Saturday, April 24, 2010

Ajedréz

Hace algunos días tope con una novela de Arturo Pérez Reverte que se llama La Tabla de Flandes, y para no variar con la últimas que he leído, tambíen es de suspenso, ya antes había leído otra obra de Pérez Reverte, hijole no recuerdo si se acentúa su segundo apellído, aunque supongo que si, bueno, divago, en realidad el libro anterior que leí fue la Reina del Sur, cuyo título es bastante seductor, y su contenido fue una verdadera sorpresa para alguien como yo que estaba en ayunas sobre la forma de escribir de su autor, sobre todo por que... bueno prejuicios de uno, que cree que solo un autor latinoamericano podría absorber la cultura, el lenguaje, las emociones y el sentido de algunos localismos, (como los corridos norteños, el sentido de algunas frases, esas cosas), cuando en realidad, como diríamos tomó un puñado de tierra norteña, y como alfarero le dio una forma bella, fresca, dura, a veces brutal, que se agradece mucho; Oh, no, otra vez me fuí por otro rumbo, en realidad deseaba hablar de La Tabla de Flandes, que es un libro no muy grueso, que trata acerca de una pintura antigua elaborada por un maestro flamenco, la cual representa una partida de ajedrez, juego que impregna todo el libro hasta hacerlo en realidad una partida, y un ensayo sobre el mismo, y sobre como cada jugada implica un crimen, una decisión y la busqueda del verdadero jugador.

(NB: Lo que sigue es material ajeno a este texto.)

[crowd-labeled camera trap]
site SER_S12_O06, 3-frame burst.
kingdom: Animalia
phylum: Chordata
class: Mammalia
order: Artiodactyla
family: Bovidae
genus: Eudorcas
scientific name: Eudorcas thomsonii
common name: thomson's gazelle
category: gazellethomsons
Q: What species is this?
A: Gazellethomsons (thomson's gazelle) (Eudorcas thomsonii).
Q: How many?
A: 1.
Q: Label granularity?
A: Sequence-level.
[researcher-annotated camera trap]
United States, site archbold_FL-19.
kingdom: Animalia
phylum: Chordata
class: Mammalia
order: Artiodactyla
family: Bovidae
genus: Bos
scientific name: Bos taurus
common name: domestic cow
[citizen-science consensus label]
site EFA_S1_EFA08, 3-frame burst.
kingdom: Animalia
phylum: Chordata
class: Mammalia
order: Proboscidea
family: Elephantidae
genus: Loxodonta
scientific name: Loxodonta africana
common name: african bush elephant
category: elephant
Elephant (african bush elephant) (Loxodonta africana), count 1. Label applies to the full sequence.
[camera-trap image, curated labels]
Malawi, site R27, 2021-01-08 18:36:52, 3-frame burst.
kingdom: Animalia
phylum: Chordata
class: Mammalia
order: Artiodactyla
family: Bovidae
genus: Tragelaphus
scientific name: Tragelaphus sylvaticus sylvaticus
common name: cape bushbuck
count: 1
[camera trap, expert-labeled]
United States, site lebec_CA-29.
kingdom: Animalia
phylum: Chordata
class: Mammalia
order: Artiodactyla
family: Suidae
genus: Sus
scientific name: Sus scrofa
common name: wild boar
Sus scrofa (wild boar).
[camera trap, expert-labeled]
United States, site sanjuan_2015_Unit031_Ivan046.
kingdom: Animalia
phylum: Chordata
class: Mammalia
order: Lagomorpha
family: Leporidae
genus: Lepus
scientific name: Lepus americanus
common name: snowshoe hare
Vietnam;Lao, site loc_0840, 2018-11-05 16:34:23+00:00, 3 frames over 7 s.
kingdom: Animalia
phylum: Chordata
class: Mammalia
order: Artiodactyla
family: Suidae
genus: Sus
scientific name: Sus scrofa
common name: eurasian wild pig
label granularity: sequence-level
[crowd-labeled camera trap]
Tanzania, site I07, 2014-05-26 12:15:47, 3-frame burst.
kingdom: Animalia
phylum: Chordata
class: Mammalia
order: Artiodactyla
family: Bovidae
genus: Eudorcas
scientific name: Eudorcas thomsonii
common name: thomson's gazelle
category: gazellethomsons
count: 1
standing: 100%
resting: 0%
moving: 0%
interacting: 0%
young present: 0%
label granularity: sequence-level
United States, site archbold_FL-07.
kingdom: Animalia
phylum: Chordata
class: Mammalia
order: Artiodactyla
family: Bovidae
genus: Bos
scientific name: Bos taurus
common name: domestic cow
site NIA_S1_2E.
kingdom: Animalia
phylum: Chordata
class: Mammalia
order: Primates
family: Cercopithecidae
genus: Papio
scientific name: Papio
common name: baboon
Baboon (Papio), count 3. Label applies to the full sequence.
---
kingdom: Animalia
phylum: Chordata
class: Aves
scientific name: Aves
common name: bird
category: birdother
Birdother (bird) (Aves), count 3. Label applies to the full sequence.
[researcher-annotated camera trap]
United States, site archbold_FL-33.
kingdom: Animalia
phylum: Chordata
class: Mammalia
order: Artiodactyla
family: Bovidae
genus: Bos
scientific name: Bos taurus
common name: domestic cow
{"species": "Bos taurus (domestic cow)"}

Sobre todo el libro me recordo los jugadores de los que sólo había escuchado como Capablanca, Fischer, Karpov, Kasparov, y a un jugador que hace tres años que no veo, y de quien nunca pude aprender a jugar como él , lo que llamaba " juego ciencia", mañana serán tres años y en el librero aún ocupan lugar libros como "150,000 Aperturas", "El Problema Poesía de Ajedréz", "Grandes Jugadas de Maestros Rusos", hasta un libro que habla de un tal Filidor quien jugaba en el siglo XVIII. Cuanto lo extraño, espero que allá en el cielo tenga muchas magnificas partidas.